**THE TASK:**
Rewrite the entries from the line with "Napoli Neapolitaner, Haselnusscreme-Schnitten, 320" up to and including the line with "925 (Sterlingsilber), Silberring", changing "Packung" to "Schachtel" and leaving everything else unchanged. Give only those lines.

**RECORDS:**
*-*-*

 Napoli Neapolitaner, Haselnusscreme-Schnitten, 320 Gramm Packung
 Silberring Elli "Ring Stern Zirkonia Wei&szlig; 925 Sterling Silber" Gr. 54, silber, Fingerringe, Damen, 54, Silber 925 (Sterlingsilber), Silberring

*-*-*

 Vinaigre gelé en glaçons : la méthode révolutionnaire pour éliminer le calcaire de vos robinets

*-*-*

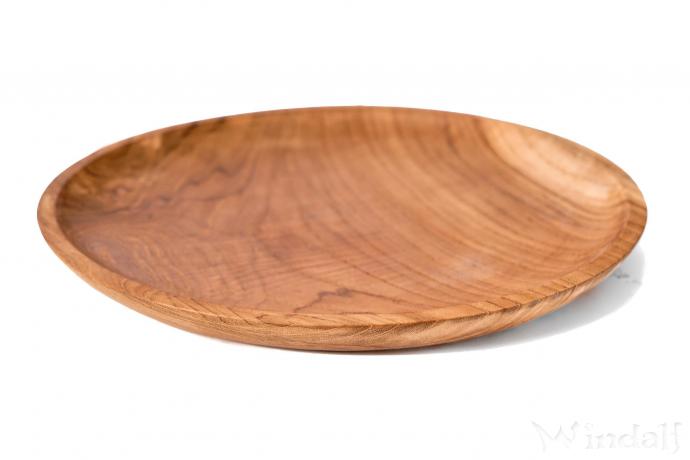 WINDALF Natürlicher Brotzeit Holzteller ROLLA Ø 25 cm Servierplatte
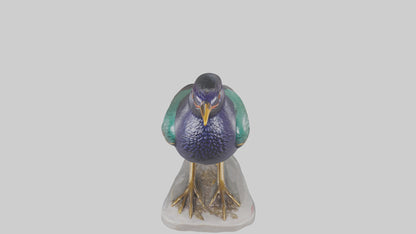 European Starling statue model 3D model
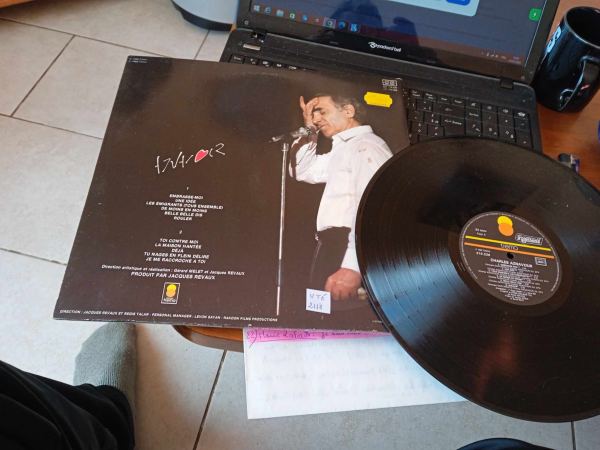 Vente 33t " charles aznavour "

*-*-*

**ANSWER BOX:**
 Napoli Neapolitaner, Haselnusscreme-Schnitten, 320 Gramm Schachtel
 Silberring Elli "Ring Stern Zirkonia Wei&szlig; 925 Sterling Silber" Gr. 54, silber, Fingerringe, Damen, 54, Silber 925 (Sterlingsilber), Silberring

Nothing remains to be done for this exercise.